In its third-quarter report, Banxico predicts growth of 1.7% to 2.7% in 2019, a 0.1% reduction at both ends of the scale compared to its second-quarter outlook.
It also said it was lowering growth expectations for this year to between 2% and 2.4%, down from a 2% to 2.6% range in its last report.
The forecast for 2020 is slightly better, with economic growth of between 2% and 3% expected.
Banxico cited concerns about “economic activity and the country’s capacity to generate an environment of confidence and certainty that will promote investment.”
A delay in the ratification and implementation of the new North America trade agreement, now known as USMCA, and increasing protectionism at a global level could also pose risks to Mexico’s growth, the bank said.
In addition, volatility in international financial markets, a slowdown in public spending at the start of the new administration due to challenges associated with implementing its policy agenda, insecurity, corruption, impunity and an absence of the rule of law could also affect Mexico’s economy, it added.
Potential for growth in the long term could suffer if “monetary policy decisions generate increased concern in markets and a sustained loss of confidence in Mexico as an investment decision,” Banxico said.
The central bank also raised its inflation outlook for 2019 to 4.7% from 4.2%. Possible policy changes also pose a risk to inflation, Banxico said, explaining that it was necessary to protect economic fundamentals.
Exchange rate pressure and high energy prices could also lead to higher across-the-board prices.
President-elect López Obrador and has transition team have tried to calm markets by promising economic prudence, respect for the central bank and business-friendly policies.
“We’re going to make investors trust us.
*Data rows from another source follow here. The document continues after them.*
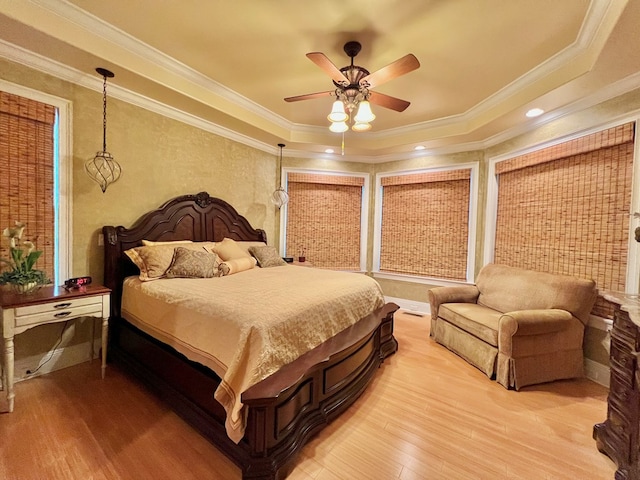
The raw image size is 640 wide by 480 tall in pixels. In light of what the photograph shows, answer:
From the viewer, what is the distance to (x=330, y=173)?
4.81 meters

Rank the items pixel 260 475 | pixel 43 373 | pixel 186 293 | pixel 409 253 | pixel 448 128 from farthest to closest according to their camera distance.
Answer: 1. pixel 409 253
2. pixel 448 128
3. pixel 43 373
4. pixel 186 293
5. pixel 260 475

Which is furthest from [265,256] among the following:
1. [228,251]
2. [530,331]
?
[530,331]


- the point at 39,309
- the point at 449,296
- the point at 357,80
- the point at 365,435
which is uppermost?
the point at 357,80

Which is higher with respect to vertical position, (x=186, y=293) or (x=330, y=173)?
(x=330, y=173)

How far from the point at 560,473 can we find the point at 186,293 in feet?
8.33

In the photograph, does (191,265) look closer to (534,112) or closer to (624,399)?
(624,399)

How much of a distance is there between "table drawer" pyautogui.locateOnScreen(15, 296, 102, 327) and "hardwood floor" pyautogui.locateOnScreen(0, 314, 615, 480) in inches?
24.0

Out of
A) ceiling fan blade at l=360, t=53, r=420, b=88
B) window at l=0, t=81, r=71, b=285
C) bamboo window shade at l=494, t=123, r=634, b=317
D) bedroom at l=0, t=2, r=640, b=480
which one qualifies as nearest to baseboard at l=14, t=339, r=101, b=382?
bedroom at l=0, t=2, r=640, b=480

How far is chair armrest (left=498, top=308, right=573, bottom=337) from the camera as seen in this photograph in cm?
226

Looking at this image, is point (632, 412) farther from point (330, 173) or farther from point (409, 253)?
point (330, 173)

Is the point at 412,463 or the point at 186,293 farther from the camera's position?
the point at 186,293

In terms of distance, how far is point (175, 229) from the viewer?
3.14 meters

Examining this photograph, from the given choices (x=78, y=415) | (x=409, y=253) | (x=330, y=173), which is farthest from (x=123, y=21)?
(x=409, y=253)

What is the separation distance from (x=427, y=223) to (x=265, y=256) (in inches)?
107
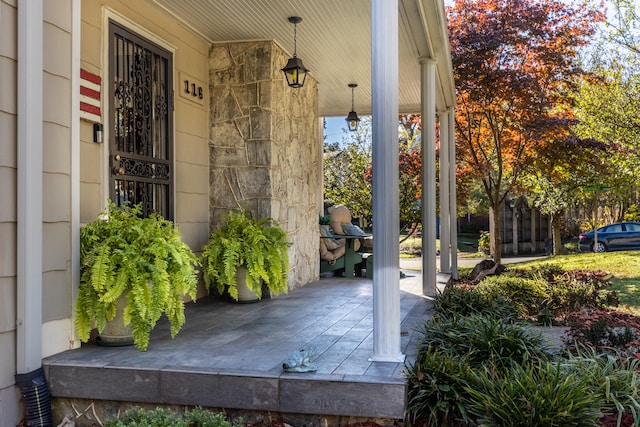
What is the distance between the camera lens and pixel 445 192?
7.25 m

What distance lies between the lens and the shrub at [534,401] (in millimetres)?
2271

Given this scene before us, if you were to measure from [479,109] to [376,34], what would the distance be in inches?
264

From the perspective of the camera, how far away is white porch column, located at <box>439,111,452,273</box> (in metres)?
7.25

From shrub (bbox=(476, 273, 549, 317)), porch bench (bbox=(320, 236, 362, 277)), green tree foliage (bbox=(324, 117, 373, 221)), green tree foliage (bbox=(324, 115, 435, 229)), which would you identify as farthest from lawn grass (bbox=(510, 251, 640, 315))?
green tree foliage (bbox=(324, 117, 373, 221))

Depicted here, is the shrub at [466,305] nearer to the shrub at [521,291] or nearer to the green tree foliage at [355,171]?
the shrub at [521,291]

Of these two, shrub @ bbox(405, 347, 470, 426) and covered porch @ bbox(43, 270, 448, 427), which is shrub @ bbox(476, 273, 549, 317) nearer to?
covered porch @ bbox(43, 270, 448, 427)

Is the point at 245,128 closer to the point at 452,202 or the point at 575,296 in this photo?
the point at 452,202

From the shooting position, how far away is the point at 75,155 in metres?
3.10

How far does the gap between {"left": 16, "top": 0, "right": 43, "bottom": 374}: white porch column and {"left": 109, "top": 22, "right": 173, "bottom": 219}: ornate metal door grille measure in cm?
99

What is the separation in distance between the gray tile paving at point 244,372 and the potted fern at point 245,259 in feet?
2.49

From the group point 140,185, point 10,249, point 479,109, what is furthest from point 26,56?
point 479,109

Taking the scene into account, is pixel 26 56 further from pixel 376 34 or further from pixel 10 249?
pixel 376 34

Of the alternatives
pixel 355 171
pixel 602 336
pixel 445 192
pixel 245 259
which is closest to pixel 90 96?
pixel 245 259

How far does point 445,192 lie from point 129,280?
201 inches
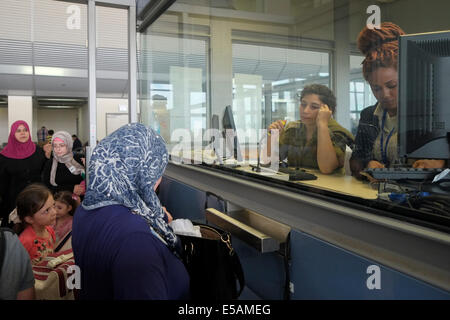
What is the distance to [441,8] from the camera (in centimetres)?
236

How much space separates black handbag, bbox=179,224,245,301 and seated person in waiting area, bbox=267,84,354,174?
1099 mm

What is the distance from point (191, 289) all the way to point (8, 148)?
3.18m

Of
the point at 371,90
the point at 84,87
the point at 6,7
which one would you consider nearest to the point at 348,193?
the point at 371,90

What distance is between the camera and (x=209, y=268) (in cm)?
133

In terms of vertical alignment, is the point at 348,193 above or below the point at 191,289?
above

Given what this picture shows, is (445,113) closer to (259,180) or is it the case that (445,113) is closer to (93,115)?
(259,180)

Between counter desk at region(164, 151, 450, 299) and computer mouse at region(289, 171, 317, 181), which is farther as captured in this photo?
computer mouse at region(289, 171, 317, 181)

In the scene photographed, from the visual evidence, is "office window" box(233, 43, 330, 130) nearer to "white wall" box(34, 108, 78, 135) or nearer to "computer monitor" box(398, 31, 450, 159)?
"computer monitor" box(398, 31, 450, 159)

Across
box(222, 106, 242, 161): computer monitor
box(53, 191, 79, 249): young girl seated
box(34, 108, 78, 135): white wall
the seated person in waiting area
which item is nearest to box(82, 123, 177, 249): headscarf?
the seated person in waiting area

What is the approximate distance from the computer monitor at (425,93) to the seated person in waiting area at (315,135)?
0.77 m

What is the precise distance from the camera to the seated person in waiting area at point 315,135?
2223 mm

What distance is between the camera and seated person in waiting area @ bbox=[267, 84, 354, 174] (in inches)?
87.5

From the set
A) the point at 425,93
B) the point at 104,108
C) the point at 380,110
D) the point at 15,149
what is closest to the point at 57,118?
the point at 104,108

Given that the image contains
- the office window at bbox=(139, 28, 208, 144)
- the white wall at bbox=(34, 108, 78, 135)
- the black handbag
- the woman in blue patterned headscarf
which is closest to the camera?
the woman in blue patterned headscarf
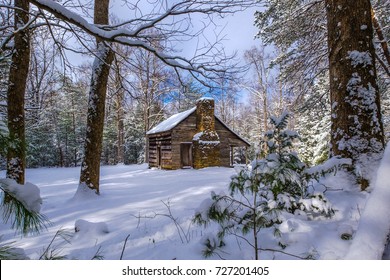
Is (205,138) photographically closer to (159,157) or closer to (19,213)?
(159,157)

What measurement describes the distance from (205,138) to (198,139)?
0.51 meters

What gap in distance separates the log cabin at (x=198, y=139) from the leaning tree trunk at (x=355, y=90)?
11605mm

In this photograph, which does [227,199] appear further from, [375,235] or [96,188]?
[96,188]

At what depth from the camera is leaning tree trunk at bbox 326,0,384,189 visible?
9.09 ft

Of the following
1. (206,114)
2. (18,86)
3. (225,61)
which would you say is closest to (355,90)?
(225,61)

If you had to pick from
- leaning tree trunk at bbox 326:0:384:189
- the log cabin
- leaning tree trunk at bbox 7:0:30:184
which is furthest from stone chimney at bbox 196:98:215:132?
leaning tree trunk at bbox 326:0:384:189

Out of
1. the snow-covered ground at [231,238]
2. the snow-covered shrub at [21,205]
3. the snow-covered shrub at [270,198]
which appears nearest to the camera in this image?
the snow-covered shrub at [21,205]

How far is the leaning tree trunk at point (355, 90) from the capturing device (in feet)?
9.09


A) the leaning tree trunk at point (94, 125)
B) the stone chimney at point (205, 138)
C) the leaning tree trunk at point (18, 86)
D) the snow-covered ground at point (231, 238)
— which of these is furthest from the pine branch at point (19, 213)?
the stone chimney at point (205, 138)

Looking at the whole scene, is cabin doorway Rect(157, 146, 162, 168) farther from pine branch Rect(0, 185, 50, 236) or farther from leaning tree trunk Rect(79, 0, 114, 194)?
pine branch Rect(0, 185, 50, 236)

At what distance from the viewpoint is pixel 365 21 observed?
2939 millimetres

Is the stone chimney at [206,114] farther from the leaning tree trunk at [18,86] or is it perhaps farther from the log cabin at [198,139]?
the leaning tree trunk at [18,86]

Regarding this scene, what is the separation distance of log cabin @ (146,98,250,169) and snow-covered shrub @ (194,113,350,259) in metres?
12.2
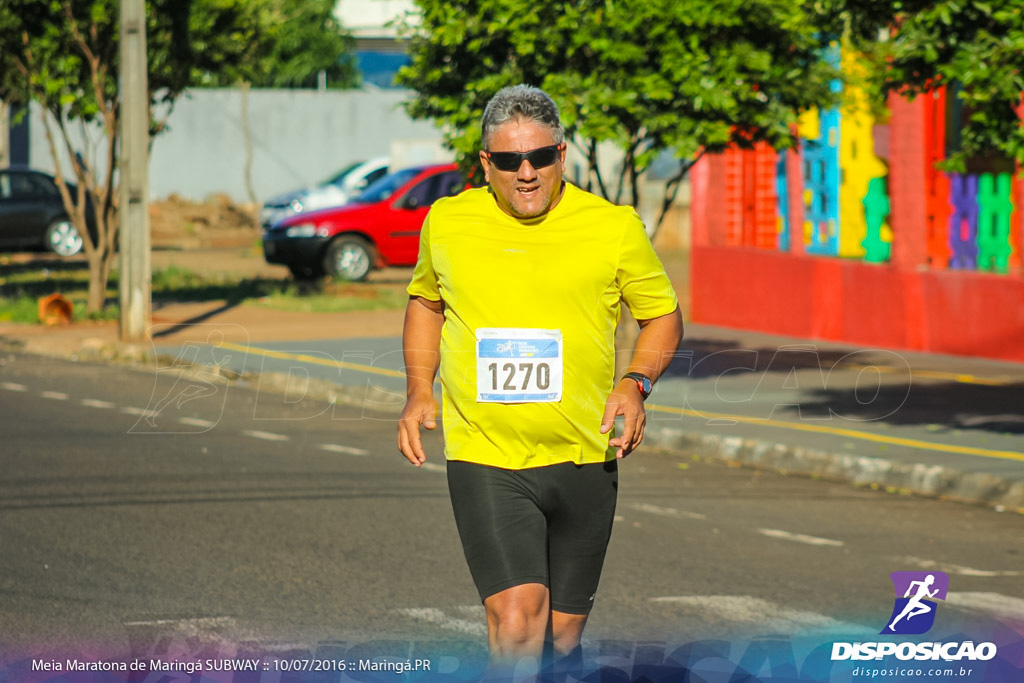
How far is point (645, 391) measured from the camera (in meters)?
4.08

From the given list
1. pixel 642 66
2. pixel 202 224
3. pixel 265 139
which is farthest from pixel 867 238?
pixel 265 139

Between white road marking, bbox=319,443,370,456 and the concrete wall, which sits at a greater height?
the concrete wall

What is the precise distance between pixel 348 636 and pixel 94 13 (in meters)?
13.4

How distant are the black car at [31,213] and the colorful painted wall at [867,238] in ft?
51.2

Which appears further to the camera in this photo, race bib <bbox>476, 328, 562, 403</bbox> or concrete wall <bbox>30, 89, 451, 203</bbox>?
concrete wall <bbox>30, 89, 451, 203</bbox>

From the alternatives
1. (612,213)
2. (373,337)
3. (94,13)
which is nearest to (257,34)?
(94,13)

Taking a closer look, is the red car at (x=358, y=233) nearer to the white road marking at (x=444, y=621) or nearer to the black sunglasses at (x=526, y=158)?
the white road marking at (x=444, y=621)

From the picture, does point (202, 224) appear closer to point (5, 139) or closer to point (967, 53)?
point (5, 139)

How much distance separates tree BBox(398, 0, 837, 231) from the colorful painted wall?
5.54 feet

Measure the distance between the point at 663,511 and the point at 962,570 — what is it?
1887 millimetres

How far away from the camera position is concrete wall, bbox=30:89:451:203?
4300cm

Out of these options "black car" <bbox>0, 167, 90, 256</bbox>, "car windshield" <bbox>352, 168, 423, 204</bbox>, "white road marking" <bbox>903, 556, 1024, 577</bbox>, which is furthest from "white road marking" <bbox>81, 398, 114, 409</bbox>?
"black car" <bbox>0, 167, 90, 256</bbox>

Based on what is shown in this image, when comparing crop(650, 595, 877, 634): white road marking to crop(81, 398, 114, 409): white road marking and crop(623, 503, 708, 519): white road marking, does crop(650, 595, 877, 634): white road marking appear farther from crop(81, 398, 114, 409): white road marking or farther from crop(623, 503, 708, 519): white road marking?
crop(81, 398, 114, 409): white road marking

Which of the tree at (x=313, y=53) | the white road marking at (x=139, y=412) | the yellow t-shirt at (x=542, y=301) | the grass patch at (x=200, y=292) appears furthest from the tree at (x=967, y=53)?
the tree at (x=313, y=53)
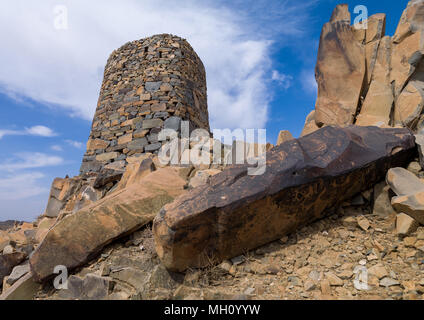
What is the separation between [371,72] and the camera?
4.12 metres

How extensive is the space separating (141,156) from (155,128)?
0.77 m

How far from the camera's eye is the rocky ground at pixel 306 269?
1918mm

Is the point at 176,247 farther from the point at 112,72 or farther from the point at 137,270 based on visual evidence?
the point at 112,72

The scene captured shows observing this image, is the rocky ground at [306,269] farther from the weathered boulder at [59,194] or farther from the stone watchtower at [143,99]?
the stone watchtower at [143,99]

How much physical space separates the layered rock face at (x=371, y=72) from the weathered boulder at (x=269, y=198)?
50.5 inches

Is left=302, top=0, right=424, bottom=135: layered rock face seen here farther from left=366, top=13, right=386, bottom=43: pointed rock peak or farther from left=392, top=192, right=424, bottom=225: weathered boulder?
left=392, top=192, right=424, bottom=225: weathered boulder

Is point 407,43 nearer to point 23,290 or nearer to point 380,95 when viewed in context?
point 380,95

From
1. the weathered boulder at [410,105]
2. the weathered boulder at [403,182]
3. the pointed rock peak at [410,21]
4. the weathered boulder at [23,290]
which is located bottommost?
the weathered boulder at [23,290]

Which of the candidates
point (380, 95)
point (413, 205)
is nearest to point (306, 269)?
point (413, 205)

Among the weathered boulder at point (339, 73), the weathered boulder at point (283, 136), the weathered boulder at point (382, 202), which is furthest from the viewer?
the weathered boulder at point (339, 73)

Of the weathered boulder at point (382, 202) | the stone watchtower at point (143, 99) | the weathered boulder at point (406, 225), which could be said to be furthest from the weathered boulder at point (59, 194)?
the weathered boulder at point (406, 225)

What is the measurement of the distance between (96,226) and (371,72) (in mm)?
4650
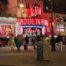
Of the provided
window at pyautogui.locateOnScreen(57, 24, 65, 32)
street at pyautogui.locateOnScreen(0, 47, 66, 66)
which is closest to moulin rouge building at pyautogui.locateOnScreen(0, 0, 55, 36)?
window at pyautogui.locateOnScreen(57, 24, 65, 32)

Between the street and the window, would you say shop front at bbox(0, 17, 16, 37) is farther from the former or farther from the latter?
the street

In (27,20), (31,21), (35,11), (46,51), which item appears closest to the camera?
(46,51)

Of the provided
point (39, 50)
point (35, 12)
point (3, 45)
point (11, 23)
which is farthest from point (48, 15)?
point (39, 50)

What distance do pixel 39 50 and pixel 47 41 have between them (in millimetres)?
893

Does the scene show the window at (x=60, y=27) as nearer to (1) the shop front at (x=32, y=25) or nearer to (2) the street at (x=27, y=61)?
(1) the shop front at (x=32, y=25)

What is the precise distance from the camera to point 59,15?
59750 mm

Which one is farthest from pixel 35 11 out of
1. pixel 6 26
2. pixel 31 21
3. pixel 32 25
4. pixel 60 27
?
pixel 60 27

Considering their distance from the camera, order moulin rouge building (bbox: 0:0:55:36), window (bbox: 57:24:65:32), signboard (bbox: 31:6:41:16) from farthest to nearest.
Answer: window (bbox: 57:24:65:32) < signboard (bbox: 31:6:41:16) < moulin rouge building (bbox: 0:0:55:36)

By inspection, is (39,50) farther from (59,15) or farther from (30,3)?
(59,15)

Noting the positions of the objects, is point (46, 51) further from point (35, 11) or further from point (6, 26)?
point (35, 11)

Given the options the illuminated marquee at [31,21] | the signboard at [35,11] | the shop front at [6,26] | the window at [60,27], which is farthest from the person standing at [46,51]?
the window at [60,27]

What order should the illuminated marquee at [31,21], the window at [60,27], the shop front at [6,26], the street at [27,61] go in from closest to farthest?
the street at [27,61] → the shop front at [6,26] → the illuminated marquee at [31,21] → the window at [60,27]

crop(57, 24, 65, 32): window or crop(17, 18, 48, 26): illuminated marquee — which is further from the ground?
crop(17, 18, 48, 26): illuminated marquee

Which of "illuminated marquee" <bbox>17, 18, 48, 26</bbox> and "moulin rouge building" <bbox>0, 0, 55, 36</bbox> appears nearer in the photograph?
"moulin rouge building" <bbox>0, 0, 55, 36</bbox>
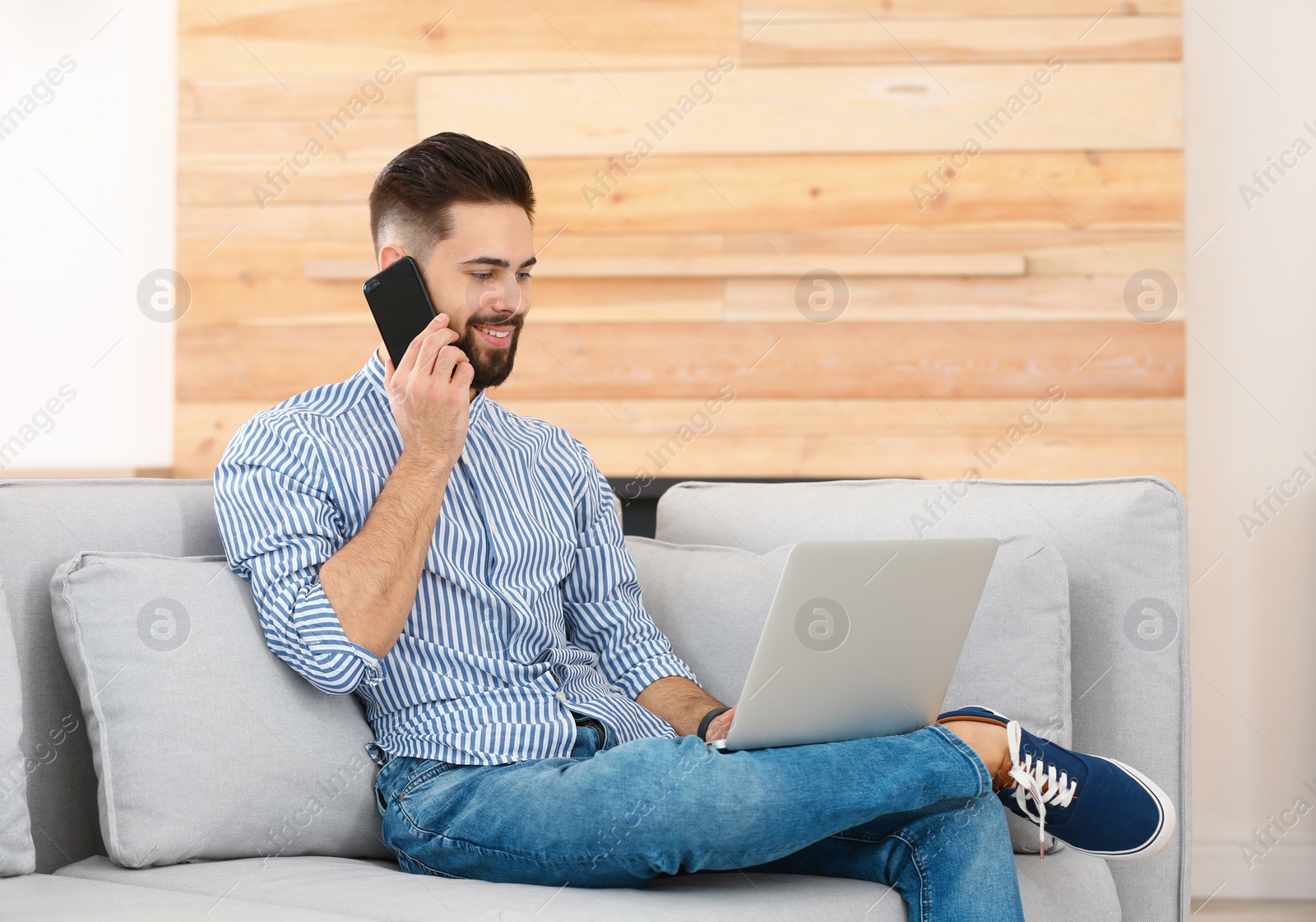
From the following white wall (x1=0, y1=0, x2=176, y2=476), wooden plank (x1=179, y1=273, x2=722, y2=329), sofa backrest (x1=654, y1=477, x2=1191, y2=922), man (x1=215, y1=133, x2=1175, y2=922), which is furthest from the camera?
white wall (x1=0, y1=0, x2=176, y2=476)

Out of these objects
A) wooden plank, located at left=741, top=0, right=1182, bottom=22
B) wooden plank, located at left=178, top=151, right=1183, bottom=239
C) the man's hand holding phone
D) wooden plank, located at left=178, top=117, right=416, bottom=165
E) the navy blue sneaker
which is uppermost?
wooden plank, located at left=741, top=0, right=1182, bottom=22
Those who invest in companies, in stocks, in the financial market, will have their investments assured and obtain good returns,” López Obrador said yesterday.
The veteran leftist’s actions rather than his words, however, have generated concern in markets and the private sector.
López Obrador’s decision last month to cancel the new Mexico City Airport and a predilection for delegating key decisions to the people through public consultations have been cited by financial analysts as factors that have contributed to a loss of investor confidence.
Legislative proposal’s related to the banking and mining sectors presented by lawmakers from the president-elect’s Morena party relating have also led to significant losses on Mexico’s stock exchange.
Last week, private sector forecasts showed that the outlook for the Mexican economy in 2019 in terms of the value of the peso, growth, inflation and interest rates had deteriorated significantly in the space of a single month.
López Obrador, some economists said, is at least partially to blame.